Mallory’s face kept coming back at him, the scene in her onship office. Talley’s face, and the meeting on Pell. The old fear kept trying to reassert itself. He kept trying to put it down again.
He clasped his hands in front of him on a vacant area of the console, lowered his head onto his arms, tried for a moment to rest and to recall what time it was—a long, long string of hours. He thought that he had slid mostly into the alterday cycle; or somehow he had forgotten sleep.
He did that, slept, where he sat
It was com that woke him, the notice from dockside that he had cargo coming in, and would he prepare to receive.
Chapter X
Leaving Dublin was a tumult of good-byes, of cousin-friends hugging and looking like tears; Ma’am with a look of patience; and Megan and Connie—Connie snuffling, and Megan not— Megan with that data-gatherer’s focus to her stare that most acquired in infancy, who got posted bridge crew, wide-scanning the moment, too busy inputting to output, even losing a daughter. And in that, they had always understood each other—no need for fuss, when it stopped nothing. Allison hugged her pregnant sister, listened to the snuffles: hugged her mother longer, patted her shoulder. “See you,” she said. “In not so many months, maybe.”
“Right,” her mother said.

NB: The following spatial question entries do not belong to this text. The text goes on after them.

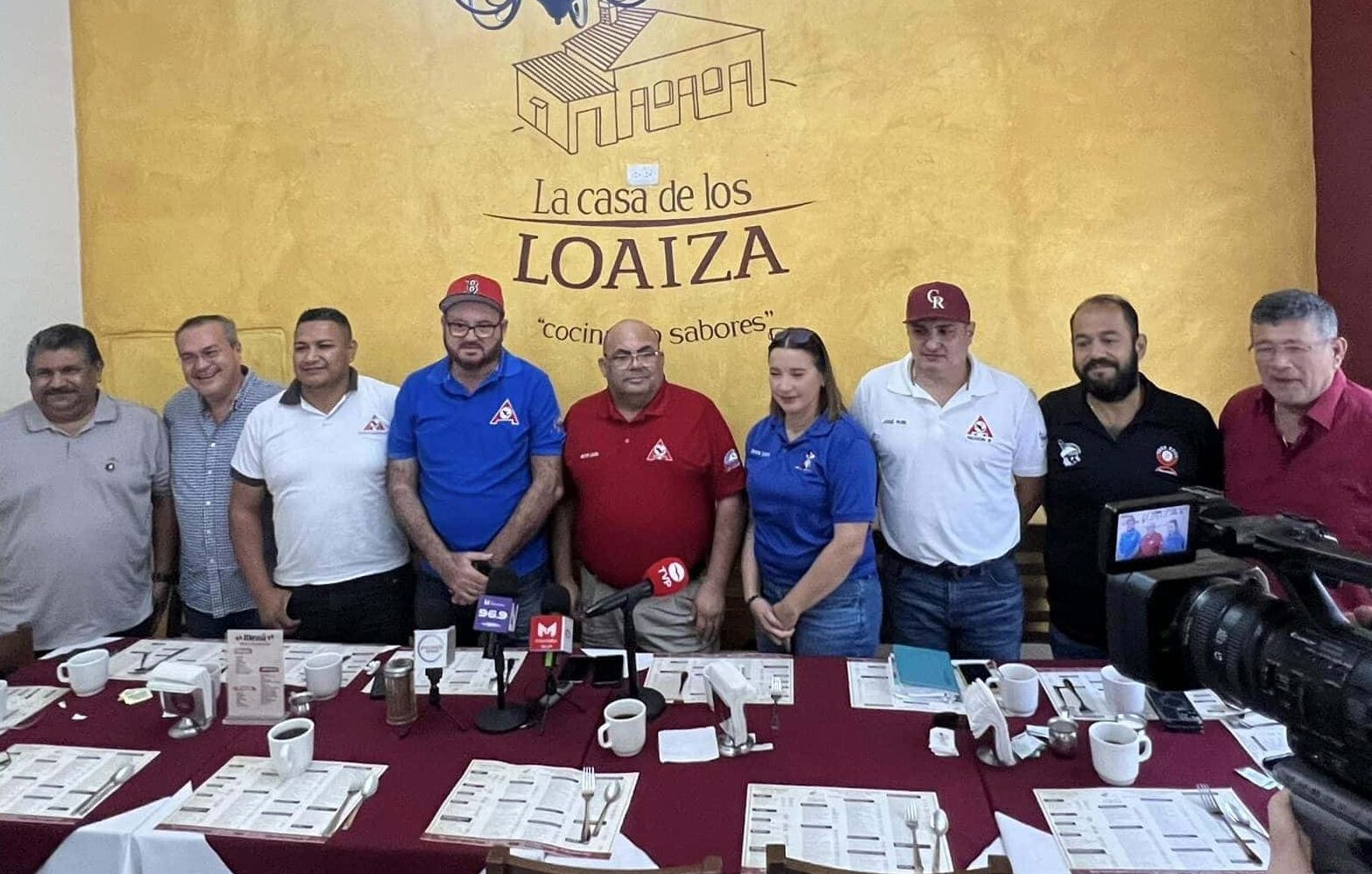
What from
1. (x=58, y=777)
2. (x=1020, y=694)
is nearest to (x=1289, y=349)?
(x=1020, y=694)

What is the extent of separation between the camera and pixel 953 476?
7.91 ft

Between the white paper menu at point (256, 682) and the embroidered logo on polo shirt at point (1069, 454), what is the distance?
214 centimetres

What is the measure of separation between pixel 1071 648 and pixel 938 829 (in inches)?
54.3

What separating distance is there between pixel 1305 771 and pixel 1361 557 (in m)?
0.26

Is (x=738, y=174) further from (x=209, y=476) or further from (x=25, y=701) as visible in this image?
(x=25, y=701)

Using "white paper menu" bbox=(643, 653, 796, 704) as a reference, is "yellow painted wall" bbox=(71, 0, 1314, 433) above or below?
above

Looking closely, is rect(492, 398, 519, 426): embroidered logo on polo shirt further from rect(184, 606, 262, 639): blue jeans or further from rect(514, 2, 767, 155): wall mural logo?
rect(514, 2, 767, 155): wall mural logo

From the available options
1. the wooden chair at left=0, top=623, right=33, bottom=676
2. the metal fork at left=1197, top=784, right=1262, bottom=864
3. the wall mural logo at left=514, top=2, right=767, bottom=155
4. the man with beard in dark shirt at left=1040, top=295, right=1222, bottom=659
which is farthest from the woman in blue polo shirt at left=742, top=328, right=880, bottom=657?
the wooden chair at left=0, top=623, right=33, bottom=676

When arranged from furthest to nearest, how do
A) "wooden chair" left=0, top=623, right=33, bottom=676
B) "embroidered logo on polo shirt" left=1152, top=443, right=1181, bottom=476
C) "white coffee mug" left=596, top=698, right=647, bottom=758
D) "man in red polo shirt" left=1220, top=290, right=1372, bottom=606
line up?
"embroidered logo on polo shirt" left=1152, top=443, right=1181, bottom=476, "wooden chair" left=0, top=623, right=33, bottom=676, "man in red polo shirt" left=1220, top=290, right=1372, bottom=606, "white coffee mug" left=596, top=698, right=647, bottom=758

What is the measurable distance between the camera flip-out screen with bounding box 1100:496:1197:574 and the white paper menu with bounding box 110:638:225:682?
199cm

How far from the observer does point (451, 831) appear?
137 cm

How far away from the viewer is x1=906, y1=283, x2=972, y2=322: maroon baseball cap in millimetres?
2412

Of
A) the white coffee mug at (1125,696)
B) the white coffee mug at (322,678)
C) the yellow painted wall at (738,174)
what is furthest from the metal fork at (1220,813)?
the yellow painted wall at (738,174)

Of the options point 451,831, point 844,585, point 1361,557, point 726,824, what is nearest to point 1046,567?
point 844,585
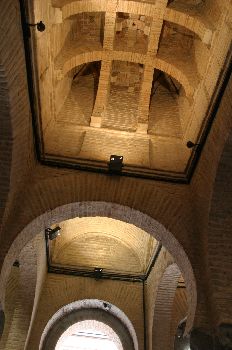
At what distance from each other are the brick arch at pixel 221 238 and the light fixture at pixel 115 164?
1346mm

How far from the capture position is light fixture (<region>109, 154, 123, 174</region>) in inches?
231

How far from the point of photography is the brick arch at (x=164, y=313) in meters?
7.61

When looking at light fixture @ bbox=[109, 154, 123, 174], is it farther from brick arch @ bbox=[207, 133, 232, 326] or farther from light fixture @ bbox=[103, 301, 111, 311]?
light fixture @ bbox=[103, 301, 111, 311]

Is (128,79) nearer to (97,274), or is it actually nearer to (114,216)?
(114,216)

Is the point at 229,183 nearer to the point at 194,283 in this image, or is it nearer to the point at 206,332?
the point at 194,283

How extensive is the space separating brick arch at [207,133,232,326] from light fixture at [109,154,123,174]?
1.35 metres

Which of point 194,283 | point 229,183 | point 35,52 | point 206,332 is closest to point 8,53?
point 35,52

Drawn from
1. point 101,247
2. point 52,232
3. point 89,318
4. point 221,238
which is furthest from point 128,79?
point 89,318

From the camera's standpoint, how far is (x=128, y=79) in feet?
24.3

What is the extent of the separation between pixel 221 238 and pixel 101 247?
432 centimetres

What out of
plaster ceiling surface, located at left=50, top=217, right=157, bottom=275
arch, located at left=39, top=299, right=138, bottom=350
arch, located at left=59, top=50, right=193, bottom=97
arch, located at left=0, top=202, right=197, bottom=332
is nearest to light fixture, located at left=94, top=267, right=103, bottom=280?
plaster ceiling surface, located at left=50, top=217, right=157, bottom=275

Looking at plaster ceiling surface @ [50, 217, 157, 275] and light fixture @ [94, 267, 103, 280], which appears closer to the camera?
light fixture @ [94, 267, 103, 280]

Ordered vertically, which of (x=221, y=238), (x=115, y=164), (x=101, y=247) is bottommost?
(x=221, y=238)

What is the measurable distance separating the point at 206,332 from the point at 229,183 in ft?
5.63
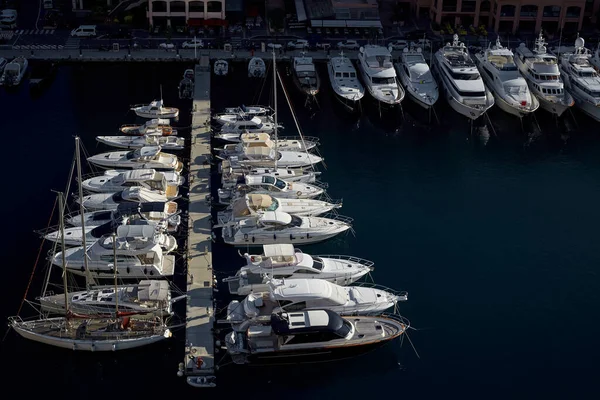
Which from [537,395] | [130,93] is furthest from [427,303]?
[130,93]

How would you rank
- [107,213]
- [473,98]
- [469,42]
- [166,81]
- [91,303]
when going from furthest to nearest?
[469,42]
[166,81]
[473,98]
[107,213]
[91,303]

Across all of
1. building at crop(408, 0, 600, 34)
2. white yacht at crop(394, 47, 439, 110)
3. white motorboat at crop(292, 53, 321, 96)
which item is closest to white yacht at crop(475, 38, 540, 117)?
white yacht at crop(394, 47, 439, 110)

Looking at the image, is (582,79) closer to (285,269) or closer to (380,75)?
(380,75)

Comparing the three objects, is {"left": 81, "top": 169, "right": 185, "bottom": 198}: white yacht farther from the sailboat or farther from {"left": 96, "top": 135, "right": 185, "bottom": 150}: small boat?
the sailboat

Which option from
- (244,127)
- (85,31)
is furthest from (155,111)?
→ (85,31)

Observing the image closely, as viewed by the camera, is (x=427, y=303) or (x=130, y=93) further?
(x=130, y=93)

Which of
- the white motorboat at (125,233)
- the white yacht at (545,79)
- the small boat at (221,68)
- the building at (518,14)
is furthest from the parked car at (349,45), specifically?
the white motorboat at (125,233)

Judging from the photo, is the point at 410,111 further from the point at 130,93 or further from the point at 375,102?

And when she had begun picking up the duffel and other baggage in a heap about her feet: “Don’t take chances.”
“Right,” she told Megan, and shouldered strings and straps and picked up the sacks with handles. She looked back once more, at both of them, nodded when they waved, and then headed out of the lock and down the access tube to the ramp, leaving her three companions to muddle their own way off through their own farewells.
Her leaving had an element of the ridiculous: instead of the single duffel bag she might have taken, she moved all her belongings. It was not the way she had started. But she found excuses to take this oddment and that, found sacks and bags people were willing to part with, and ended up going down the ramp and across the docks loaded with everything she owned, a thumping, swinging load she would have done better to have called a docksider to carry. But it was not that far to walk; and the load was not that heavy, distributed as it was. She had her papers, her IDs and her cards and a letter tape from Michael Reilly himself that advised anyone they cared to have know it, that Lucy was an associate of Dublin Again—in case, the Old Man put it, you have credit troubles somewhere.